--- START ---
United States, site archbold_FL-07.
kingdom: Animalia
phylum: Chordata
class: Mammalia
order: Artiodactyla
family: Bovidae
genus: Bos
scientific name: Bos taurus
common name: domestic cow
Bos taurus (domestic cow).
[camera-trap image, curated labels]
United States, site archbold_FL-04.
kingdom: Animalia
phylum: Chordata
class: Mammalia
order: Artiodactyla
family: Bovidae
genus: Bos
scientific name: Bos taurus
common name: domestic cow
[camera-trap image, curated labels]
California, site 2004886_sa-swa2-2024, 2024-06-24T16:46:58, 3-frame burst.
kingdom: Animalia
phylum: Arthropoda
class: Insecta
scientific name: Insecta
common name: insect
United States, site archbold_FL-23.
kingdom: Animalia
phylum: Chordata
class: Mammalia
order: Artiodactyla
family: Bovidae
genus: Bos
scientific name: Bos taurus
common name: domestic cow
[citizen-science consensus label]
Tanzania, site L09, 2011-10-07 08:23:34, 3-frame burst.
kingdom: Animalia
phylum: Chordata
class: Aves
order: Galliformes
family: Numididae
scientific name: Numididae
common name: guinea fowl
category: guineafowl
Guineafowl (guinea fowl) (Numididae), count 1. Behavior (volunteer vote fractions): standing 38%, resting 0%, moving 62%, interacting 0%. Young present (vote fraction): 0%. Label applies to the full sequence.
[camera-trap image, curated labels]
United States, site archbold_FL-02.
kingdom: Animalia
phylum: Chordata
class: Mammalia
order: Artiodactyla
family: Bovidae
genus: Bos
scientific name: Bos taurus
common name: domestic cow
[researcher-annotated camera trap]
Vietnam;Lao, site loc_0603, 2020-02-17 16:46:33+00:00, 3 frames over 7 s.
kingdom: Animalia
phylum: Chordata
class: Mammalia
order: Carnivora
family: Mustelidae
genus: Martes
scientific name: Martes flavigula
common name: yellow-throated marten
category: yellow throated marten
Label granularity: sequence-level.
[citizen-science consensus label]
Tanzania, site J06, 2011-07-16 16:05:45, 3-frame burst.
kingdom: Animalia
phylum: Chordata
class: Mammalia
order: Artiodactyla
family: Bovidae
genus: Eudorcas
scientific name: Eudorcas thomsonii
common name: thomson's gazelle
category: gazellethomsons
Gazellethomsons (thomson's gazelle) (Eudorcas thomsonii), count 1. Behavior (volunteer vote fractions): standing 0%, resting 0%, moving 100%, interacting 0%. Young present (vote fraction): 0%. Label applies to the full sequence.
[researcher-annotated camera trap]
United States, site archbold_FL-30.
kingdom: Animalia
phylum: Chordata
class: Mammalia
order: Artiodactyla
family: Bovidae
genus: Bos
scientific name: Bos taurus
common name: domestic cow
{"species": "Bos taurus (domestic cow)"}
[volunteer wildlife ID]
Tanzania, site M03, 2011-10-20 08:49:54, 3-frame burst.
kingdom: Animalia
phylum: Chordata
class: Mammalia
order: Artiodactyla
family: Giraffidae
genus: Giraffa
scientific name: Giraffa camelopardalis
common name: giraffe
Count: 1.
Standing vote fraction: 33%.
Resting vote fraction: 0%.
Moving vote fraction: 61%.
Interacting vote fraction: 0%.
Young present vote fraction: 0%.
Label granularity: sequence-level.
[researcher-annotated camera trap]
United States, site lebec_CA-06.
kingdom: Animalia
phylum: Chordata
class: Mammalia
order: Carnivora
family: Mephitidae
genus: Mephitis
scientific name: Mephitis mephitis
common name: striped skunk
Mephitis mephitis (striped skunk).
--- END ---
* **PROMPT**
Retype the material in full, character for character.

* **RESPONSE AREA**
United States, site archbold_FL-07.
kingdom: Animalia
phylum: Chordata
class: Mammalia
order: Artiodactyla
family: Bovidae
genus: Bos
scientific name: Bos taurus
common name: domestic cow
Bos taurus (domestic cow).
[camera-trap image, curated labels]
United States, site archbold_FL-04.
kingdom: Animalia
phylum: Chordata
class: Mammalia
order: Artiodactyla
family: Bovidae
genus: Bos
scientific name: Bos taurus
common name: domestic cow
[camera-trap image, curated labels]
California, site 2004886_sa-swa2-2024, 2024-06-24T16:46:58, 3-frame burst.
kingdom: Animalia
phylum: Arthropoda
class: Insecta
scientific name: Insecta
common name: insect
United States, site archbold_FL-23.
kingdom: Animalia
phylum: Chordata
class: Mammalia
order: Artiodactyla
family: Bovidae
genus: Bos
scientific name: Bos taurus
common name: domestic cow
[citizen-science consensus label]
Tanzania, site L09, 2011-10-07 08:23:34, 3-frame burst.
kingdom: Animalia
phylum: Chordata
class: Aves
order: Galliformes
family: Numididae
scientific name: Numididae
common name: guinea fowl
category: guineafowl
Guineafowl (guinea fowl) (Numididae), count 1. Behavior (volunteer vote fractions): standing 38%, resting 0%, moving 62%, interacting 0%. Young present (vote fraction): 0%. Label applies to the full sequence.
[camera-trap image, curated labels]
United States, site archbold_FL-02.
kingdom: Animalia
phylum: Chordata
class: Mammalia
order: Artiodactyla
family: Bovidae
genus: Bos
scientific name: Bos taurus
common name: domestic cow
[researcher-annotated camera trap]
Vietnam;Lao, site loc_0603, 2020-02-17 16:46:33+00:00, 3 frames over 7 s.
kingdom: Animalia
phylum: Chordata
class: Mammalia
order: Carnivora
family: Mustelidae
genus: Martes
scientific name: Martes flavigula
common name: yellow-throated marten
category: yellow throated marten
Label granularity: sequence-level.
[citizen-science consensus label]
Tanzania, site J06, 2011-07-16 16:05:45, 3-frame burst.
kingdom: Animalia
phylum: Chordata
class: Mammalia
order: Artiodactyla
family: Bovidae
genus: Eudorcas
scientific name: Eudorcas thomsonii
common name: thomson's gazelle
category: gazellethomsons
Gazellethomsons (thomson's gazelle) (Eudorcas thomsonii), count 1. Behavior (volunteer vote fractions): standing 0%, resting 0%, moving 100%, interacting 0%. Young present (vote fraction): 0%. Label applies to the full sequence.
[researcher-annotated camera trap]
United States, site archbold_FL-30.
kingdom: Animalia
phylum: Chordata
class: Mammalia
order: Artiodactyla
family: Bovidae
genus: Bos
scientific name: Bos taurus
common name: domestic cow
{"species": "Bos taurus (domestic cow)"}
[volunteer wildlife ID]
Tanzania, site M03, 2011-10-20 08:49:54, 3-frame burst.
kingdom: Animalia
phylum: Chordata
class: Mammalia
order: Artiodactyla
family: Giraffidae
genus: Giraffa
scientific name: Giraffa camelopardalis
common name: giraffe
Count: 1.
Standing vote fraction: 33%.
Resting vote fraction: 0%.
Moving vote fraction: 61%.
Interacting vote fraction: 0%.
Young present vote fraction: 0%.
Label granularity: sequence-level.
[researcher-annotated camera trap]
United States, site lebec_CA-06.
kingdom: Animalia
phylum: Chordata
class: Mammalia
order: Carnivora
family: Mephitidae
genus: Mephitis
scientific name: Mephitis mephitis
common name: striped skunk
Mephitis mephitis (striped skunk).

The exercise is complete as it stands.